Chapter 2 covers Python language basics with particular emphasis on IPython and Jupyter Notebook workflows, including tab completion, introspection, magic commands, and matplotlib integration. Chapter 3 reviews Python's built-in data structures (tuples, lists, dicts, sets), comprehensions, functions, generators, and file I/O.

Chapters 4 through 5 form the technical core. Chapter 4 provides deep coverage of NumPy: ndarray creation, data types, arithmetic operations, indexing (basic, boolean, and fancy), transposing, universal functions, array-oriented programming, linear algebra, and random number generation. Chapter 5 introduces pandas Series and DataFrame objects, essential functionality (reindexing, dropping entries, selection, arithmetic, function application, sorting, ranking), and descriptive statistics.

Chapters 6 through 7 address data loading (CSV, JSON, HTML, HDF5, Excel, databases) and data cleaning/preparation (handling missing data, data transformation, string manipulation, regular expressions). Chapter 8 covers data wrangling: hierarchical indexing, combining and merging datasets, reshaping and pivoting. Chapter 9 covers plotting and visualization with matplotlib and seaborn.

Chapter 10 covers data aggregation and group operations -- the split-apply-combine paradigm that is central to real-world data analysis. Chapter 11 addresses time series analysis: date and time types, time series indexing, date ranges and frequencies, shifting, resampling, and moving window functions. Chapter 12 covers advanced pandas features including categorical data, advanced GroupBy usage, method chaining, and more.

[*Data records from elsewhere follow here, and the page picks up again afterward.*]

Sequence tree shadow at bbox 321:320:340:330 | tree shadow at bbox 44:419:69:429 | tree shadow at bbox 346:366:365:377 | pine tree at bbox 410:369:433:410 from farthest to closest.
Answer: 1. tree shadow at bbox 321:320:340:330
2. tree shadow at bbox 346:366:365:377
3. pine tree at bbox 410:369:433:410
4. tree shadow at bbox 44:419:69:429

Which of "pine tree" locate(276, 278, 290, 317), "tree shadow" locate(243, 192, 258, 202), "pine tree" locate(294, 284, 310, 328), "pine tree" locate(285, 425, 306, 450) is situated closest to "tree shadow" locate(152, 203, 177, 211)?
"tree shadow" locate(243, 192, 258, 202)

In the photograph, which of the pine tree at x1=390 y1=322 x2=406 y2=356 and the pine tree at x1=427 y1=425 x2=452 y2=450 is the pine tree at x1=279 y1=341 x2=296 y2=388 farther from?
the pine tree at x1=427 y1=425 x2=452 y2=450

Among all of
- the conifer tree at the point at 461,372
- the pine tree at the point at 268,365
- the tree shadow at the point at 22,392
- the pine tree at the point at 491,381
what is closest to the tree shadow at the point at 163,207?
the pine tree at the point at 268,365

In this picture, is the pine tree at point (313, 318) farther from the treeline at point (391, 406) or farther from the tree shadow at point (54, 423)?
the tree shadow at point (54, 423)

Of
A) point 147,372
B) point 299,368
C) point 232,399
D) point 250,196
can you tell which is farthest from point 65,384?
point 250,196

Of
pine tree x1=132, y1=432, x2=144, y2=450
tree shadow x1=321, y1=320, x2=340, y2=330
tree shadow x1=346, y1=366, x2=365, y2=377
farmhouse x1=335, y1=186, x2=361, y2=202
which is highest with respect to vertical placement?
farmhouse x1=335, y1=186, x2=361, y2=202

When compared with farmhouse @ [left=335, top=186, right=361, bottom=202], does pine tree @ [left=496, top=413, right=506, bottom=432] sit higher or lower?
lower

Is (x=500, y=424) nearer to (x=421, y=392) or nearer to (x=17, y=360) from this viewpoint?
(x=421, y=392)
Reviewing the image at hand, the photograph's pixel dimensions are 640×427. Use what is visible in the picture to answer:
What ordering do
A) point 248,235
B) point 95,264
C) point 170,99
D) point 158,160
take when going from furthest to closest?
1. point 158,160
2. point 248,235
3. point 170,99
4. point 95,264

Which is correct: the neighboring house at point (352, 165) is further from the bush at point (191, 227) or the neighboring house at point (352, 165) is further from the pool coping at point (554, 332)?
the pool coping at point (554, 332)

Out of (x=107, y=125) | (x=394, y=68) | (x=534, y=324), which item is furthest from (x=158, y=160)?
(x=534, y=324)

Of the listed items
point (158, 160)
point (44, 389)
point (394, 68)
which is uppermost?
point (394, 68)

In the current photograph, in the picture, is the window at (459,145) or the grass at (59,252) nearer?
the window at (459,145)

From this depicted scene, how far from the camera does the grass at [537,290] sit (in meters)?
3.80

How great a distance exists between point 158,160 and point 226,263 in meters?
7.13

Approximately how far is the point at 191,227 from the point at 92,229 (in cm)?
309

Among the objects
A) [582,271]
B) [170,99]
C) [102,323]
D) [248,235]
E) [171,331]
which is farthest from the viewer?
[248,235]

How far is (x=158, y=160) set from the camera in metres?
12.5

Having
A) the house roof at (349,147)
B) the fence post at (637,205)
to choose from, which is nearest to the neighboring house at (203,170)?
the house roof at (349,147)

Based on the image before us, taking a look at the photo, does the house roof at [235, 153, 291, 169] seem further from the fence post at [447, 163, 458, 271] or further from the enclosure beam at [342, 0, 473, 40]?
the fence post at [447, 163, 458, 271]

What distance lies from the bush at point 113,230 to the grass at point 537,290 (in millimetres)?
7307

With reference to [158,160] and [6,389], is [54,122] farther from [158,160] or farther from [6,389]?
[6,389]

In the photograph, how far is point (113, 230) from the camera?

Chapter 13 provides extended examples: data from the US Baby Names dataset, the USDA food database, and the 2012 Federal Election Commission database, showing complete analytical workflows.

Chapter 14 covers NumPy advanced features: ndarray internals, advanced array manipulation, broadcasting, structured arrays, and memory-mapped files.

This book is indispensable for anyone doing data analysis in Python. Its unique authority derives from the fact that the author literally built the tool being documented. The focus is relentlessly practical, with real datasets and real analysis patterns throughout.